**PROBLEM STATEMENT:** Select each line in the listing below that contains the word "aircraft", and copy those lines.

**RECORD EXCERPTS:**
==*==

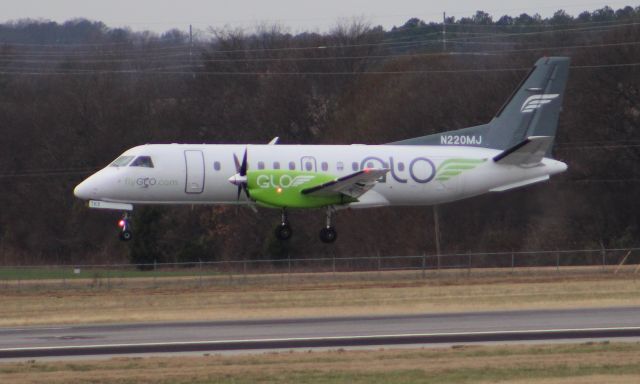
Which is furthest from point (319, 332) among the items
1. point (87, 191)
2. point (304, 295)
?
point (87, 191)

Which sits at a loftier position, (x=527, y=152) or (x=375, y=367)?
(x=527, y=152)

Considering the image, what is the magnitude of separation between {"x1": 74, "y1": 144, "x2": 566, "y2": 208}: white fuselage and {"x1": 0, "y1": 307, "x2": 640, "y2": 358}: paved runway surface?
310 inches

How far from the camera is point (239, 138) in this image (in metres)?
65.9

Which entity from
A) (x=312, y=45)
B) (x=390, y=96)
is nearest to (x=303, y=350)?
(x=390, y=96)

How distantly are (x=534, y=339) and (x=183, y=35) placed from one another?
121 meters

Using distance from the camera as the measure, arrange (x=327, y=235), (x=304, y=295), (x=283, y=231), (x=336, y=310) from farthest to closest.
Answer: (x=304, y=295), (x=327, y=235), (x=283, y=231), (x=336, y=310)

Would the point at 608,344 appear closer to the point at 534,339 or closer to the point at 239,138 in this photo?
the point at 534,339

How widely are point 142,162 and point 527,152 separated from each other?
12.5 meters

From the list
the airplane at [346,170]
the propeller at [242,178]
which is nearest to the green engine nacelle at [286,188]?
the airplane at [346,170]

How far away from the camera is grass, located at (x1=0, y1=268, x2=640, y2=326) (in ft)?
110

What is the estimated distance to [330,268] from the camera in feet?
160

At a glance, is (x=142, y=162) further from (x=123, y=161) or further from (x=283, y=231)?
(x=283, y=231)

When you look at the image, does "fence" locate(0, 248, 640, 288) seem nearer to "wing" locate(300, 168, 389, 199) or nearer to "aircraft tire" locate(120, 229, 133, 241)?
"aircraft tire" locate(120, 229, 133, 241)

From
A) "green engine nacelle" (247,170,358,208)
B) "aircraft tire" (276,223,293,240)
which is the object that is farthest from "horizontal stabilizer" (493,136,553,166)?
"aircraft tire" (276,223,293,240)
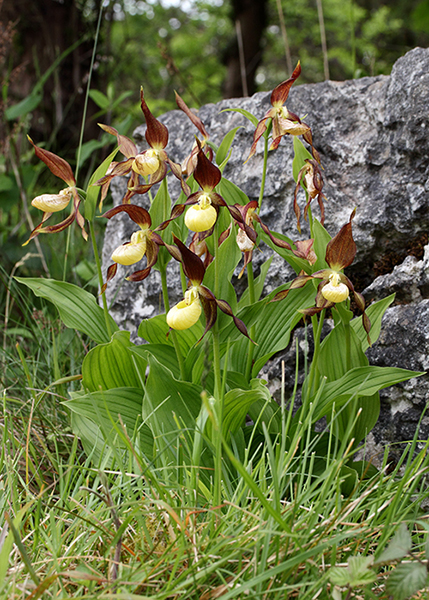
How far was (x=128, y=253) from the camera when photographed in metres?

==*==

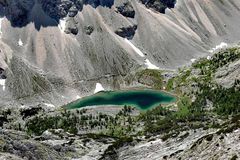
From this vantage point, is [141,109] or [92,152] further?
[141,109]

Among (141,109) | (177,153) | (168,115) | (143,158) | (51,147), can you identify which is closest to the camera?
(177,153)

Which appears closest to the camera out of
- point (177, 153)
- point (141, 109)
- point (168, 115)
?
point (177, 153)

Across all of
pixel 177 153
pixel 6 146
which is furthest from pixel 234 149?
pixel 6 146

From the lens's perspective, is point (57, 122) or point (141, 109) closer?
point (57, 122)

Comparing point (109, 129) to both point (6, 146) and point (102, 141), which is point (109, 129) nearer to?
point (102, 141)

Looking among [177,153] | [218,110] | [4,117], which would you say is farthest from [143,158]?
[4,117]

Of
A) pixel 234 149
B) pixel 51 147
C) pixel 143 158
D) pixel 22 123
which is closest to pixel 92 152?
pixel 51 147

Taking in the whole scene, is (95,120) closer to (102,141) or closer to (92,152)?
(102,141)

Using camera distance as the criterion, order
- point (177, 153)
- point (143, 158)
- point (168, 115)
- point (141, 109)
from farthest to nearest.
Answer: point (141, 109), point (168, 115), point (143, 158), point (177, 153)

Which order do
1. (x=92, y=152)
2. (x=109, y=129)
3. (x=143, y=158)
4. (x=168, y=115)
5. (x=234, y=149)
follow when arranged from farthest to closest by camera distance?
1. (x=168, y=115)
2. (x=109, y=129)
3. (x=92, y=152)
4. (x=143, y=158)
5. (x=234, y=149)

==*==

**WRITTEN ANSWER:**
When you look at the image, does "fence" locate(0, 248, 640, 288) seem nearer to "wing" locate(300, 168, 389, 199) or nearer to "aircraft tire" locate(120, 229, 133, 241)?
"aircraft tire" locate(120, 229, 133, 241)
B) "aircraft tire" (276,223,293,240)
"aircraft tire" (276,223,293,240)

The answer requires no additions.